◆ **SOURCE TEXT**
- - - - -

It's been a banner year for cheating scandals in sports. In baseball, allegations of steroid use and a federal indictment on charges of lying to a grand jury tainted Barry Bonds's record-breaking 756 home runs. In football, the New England Patriots got caught videotaping the defensive signals of the New York Jets. In cycling, the Tour de France became the Tour de Pharmacie when officials stripped Floyd Landis of the 2006 title after he tested positive for elevated levels of testosterone. In Formula One racing, the leading team, McLaren Mercedes, was fined a bracing $100 million for stealing confidential technical specifications about rival Ferrari.

I'm not much of a sports fan, so my couch-potato juices started flowing only when the cheating epidemic spread to chess. I've been playing since I was 5 years old and have spent untold hours practicing sequences of moves such as the Fried Liver Attack and the King's Gambit Accepted. Chess, I'd always thought, is an ennobling cerebral contest between two determined players armed only with their intellect and free of all drugs, except perhaps caffeine.

 

So you can understand my chagrin when Azerbaijani adults attending the European Union children's championship last month accused the 8-year-old Russian winner of receiving illicit help from a third party during the game. Tournament organizers ultimately rejected the allegations and berated the adults for smearing the child's good name.

But his was not the only indignity the royal game endured recently. The gentlemen's-club respectability that chess once enjoyed was flushed away last autumn at the 2006 World Chess Championship when Bulgarian contender Veselin Topalov accused the reigning champion, Vladimir Kramnik, of making a suspicious 50 trips to the bathroom during a single game. The implication: that Kramnik was secretly consulting chess-playing software on a Palm Pilot or talking on his cellphone to a confederate armed with a chess computer. Officials hastily boarded up his private loo. "I had to go to the bathroom urgently," Kramnik said later. "I asked the arbiter to open my toilet. He just shrugged and offered me an empty coffee cup."

The charges looked too much like an underhanded attempt by Topalov to rattle the taciturn Kramnik, who was forced to explain his hydration and evacuation habits to a prying press corps, and the International Chess Federation ultimately decided that they were spurious. Nonetheless, organizers of future tournaments are now debating whether they should herd grandmasters -- the black belts of the chessboard -- through metal detectors and all but strip-search them before a match. Already, playing halls have been bombarded with electromagnetic signals to jam secret wireless communications.

- - - - -

◆ **REQUIRED ACTION**
In the text on cheating scandals, how many bathroom trips during a single game did Veselin Topalov accuse Vladimir Kramnik of making?

◆ **INFORMATION SUPPLIED**
- - - - -

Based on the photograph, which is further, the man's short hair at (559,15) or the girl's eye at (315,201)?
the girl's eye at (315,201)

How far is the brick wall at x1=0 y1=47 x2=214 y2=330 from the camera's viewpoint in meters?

- - - - -

◆ **RESULT FOR THIS TASK**
Fifty trips.